COMPITO:
Prosegui il brano sulla crisi con il Qatar a partire dall'ultima frase riportata.
------ BRANO ------
Con un comunicato il governo di Manama ha rivendicato il possesso di alcune aree attualmente sotto il controllo di Doha. La dichiarazione è solo l’ultimo attacco di un Governo che cerca di capitalizzare la crisi creatasi con il Qatar per un potenziamento del proprio potere dentro e fuori dai confini nazionali
di Francesca La Bella
Roma, 8 novembre 2017, Nena News – Per quanto la notizia non riscuota più le attenzioni degli analisti internazionali, la crisi scoppiata alcuni mesi fa con la marginalizzazione del Qatar e la creazione di due blocchi mediorientali contrapposti non si è sopita e trova nuova forza in diatribe locali che potrebbero sembrare di secondo piano. Queste ultime sono, però, la spia di dinamiche di potere in veloce mutamento che avranno necessariamente un risvolto diretto sia sulle relazioni tra le Nazioni dell’area sia sulle sorti delle minoranze presenti nei diversi Paesi.
------ BLOCCO DATI ------
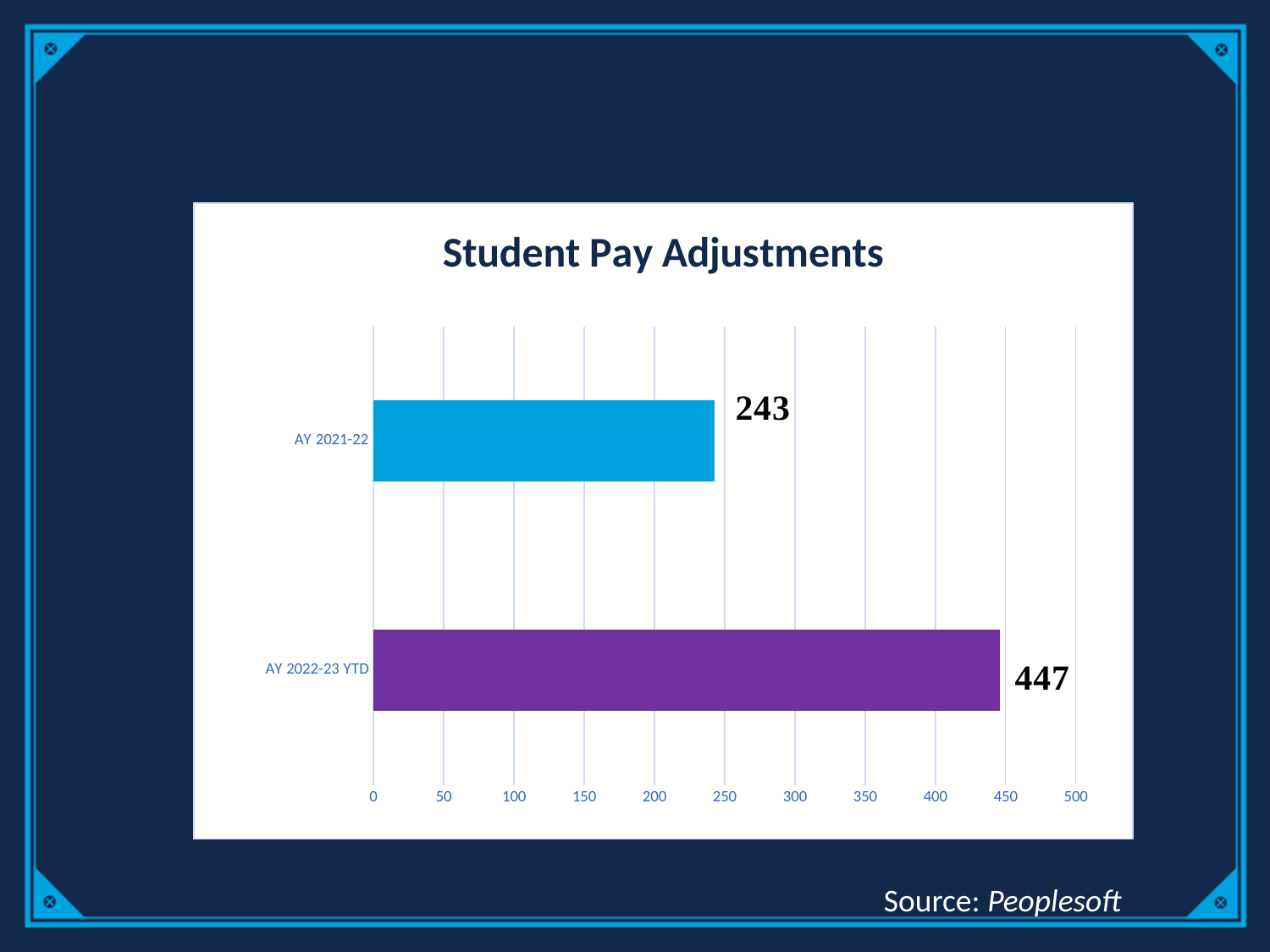
What kind of chart is shown on the slide? bar chart Which category has the lowest value? AY 2021-22 Is the value for AY 2022-23 YTD greater or less than 400? greater What is the difference between the values for AY 2022-23 YTD and AY 2021-22? 204 Which is larger, the value for AY 2021-22 or the value for AY 2022-23 YTD? AY 2022-23 YTD How many categories are shown in the chart? 2 What is the value for AY 2021-22? 243 Which category has the highest value? AY 2022-23 YTD Is the value for AY 2021-22 greater or less than 300? less What colour is the bar for AY 2022-23 YTD? purple What is the value for AY 2022-23 YTD? 447 What is the title of the chart? Student Pay Adjustments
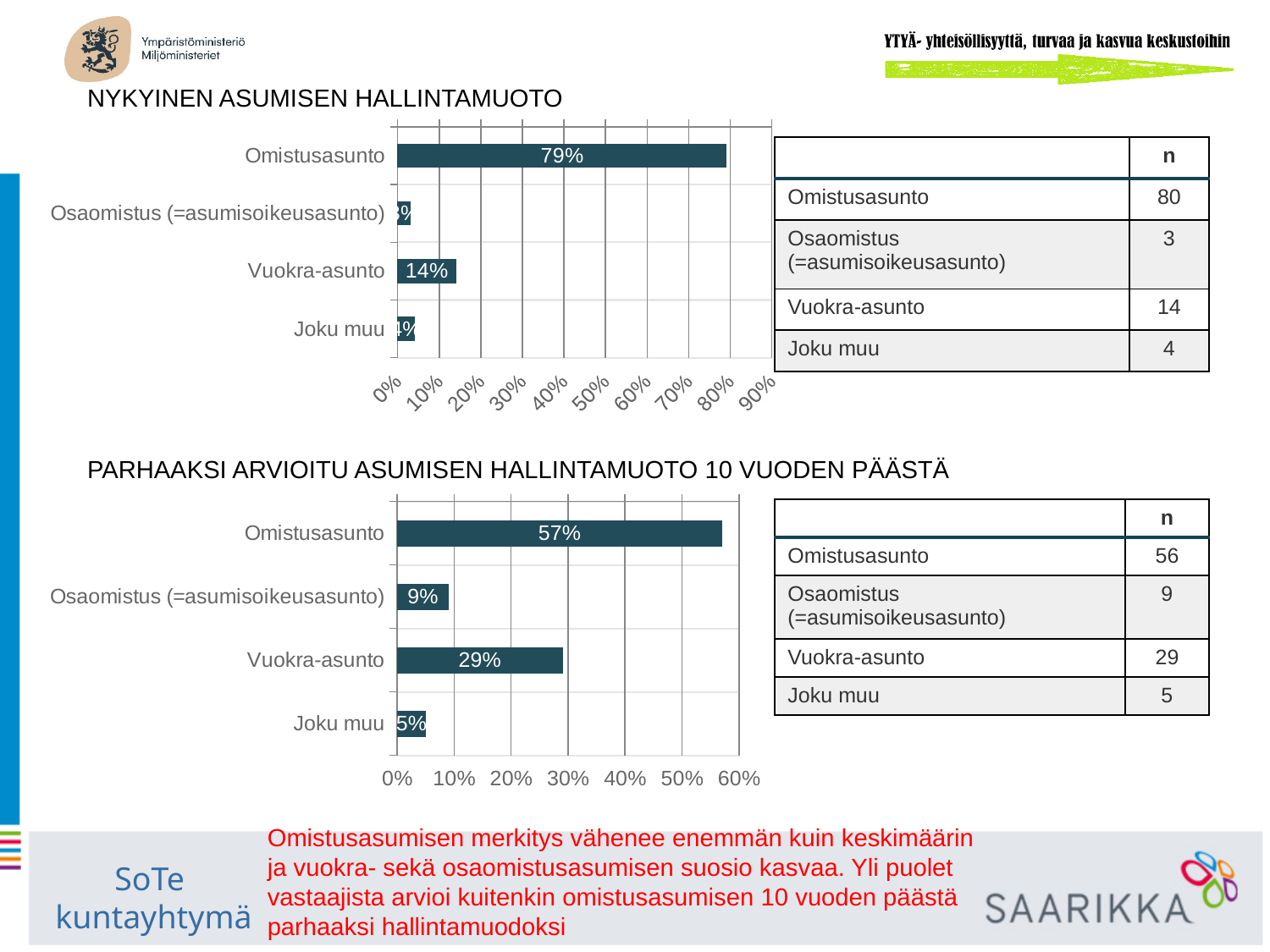
In the chart titled NYKYINEN ASUMISEN HALLINTAMUOTO, what is the value for Omistusasunto? 79% In the chart titled NYKYINEN ASUMISEN HALLINTAMUOTO, what is the value for Vuokra-asunto? 14% In the chart titled PARHAAKSI ARVIOITU ASUMISEN HALLINTAMUOTO 10 VUODEN PÄÄSTÄ, what is the value for Vuokra-asunto? 29% In the chart titled PARHAAKSI ARVIOITU ASUMISEN HALLINTAMUOTO 10 VUODEN PÄÄSTÄ, what is the value for Osaomistus (=asumisoikeusasunto)? 9% In the chart titled NYKYINEN ASUMISEN HALLINTAMUOTO, which category has the highest value? Omistusasunto In the chart titled PARHAAKSI ARVIOITU ASUMISEN HALLINTAMUOTO 10 VUODEN PÄÄSTÄ, which is larger, the value for Vuokra-asunto or the value for Osaomistus (=asumisoikeusasunto)? Vuokra-asunto In the chart titled PARHAAKSI ARVIOITU ASUMISEN HALLINTAMUOTO 10 VUODEN PÄÄSTÄ, which category has the lowest value? Joku muu In the chart titled PARHAAKSI ARVIOITU ASUMISEN HALLINTAMUOTO 10 VUODEN PÄÄSTÄ, what is the difference between the values for Omistusasunto and Vuokra-asunto? 28% In the chart titled NYKYINEN ASUMISEN HALLINTAMUOTO, what is the difference between the values for Omistusasunto and Vuokra-asunto? 65% In the chart titled NYKYINEN ASUMISEN HALLINTAMUOTO, is the value for Joku muu greater or less than 10%? less In the chart titled PARHAAKSI ARVIOITU ASUMISEN HALLINTAMUOTO 10 VUODEN PÄÄSTÄ, what is the value for Omistusasunto? 57% How many categories does the chart titled PARHAAKSI ARVIOITU ASUMISEN HALLINTAMUOTO 10 VUODEN PÄÄSTÄ show? 4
------
RISULTATO:
Esempio emblematico di questa situazione è la disputa territoriale che coinvolge Qatar e Bahrain. Con un comunicato pubblicato dall’agenzia di stampa nazionale Bahrain News Agency, il Governo di Manama, sabato scorso, ha rivendicato il possesso di alcune aree attualmente sotto il controllo di Doha. La legittimità delle rivendicazioni bahrainite viene fatta derivare sia da motivazioni storiche sia da condizioni contingenti. Secondo quanto affermato nel comunicato, infatti, le aree contese sarebbero state sottratte al Bahrain durante diverse fasi del ‘900 e Manama avrebbe soprasseduto dall’avviare azioni dirette alla ripresa dei territori in ossequio alle necessità di mediazione all’interno del Consiglio di Cooperazione del Golfo. Ad oggi, però, le premesse sarebbero mutate drasticamente a causa dell’atteggiamento e del ruolo ricoperto nell’area dal Qatar.
Il comunicato, in tal senso, motiva la volontà di intraprendere delle azioni concrete con la necessità di tutelare la popolazione qatariota dalle scelte del suo stesso governo. Doha viene, infatti, accusata di aver supportato il terrorismo sostenendo forze ribelli all’interno di altre Nazioni, come nel caso dello stesso Bahrain, di aver riconosciuto la cittadinanza ad individui accusati di terrorismo nei loro Paesi di origine e di essersi legata a quello che viene considerato il principale supporter del terrorismo mondiale, l’Iran.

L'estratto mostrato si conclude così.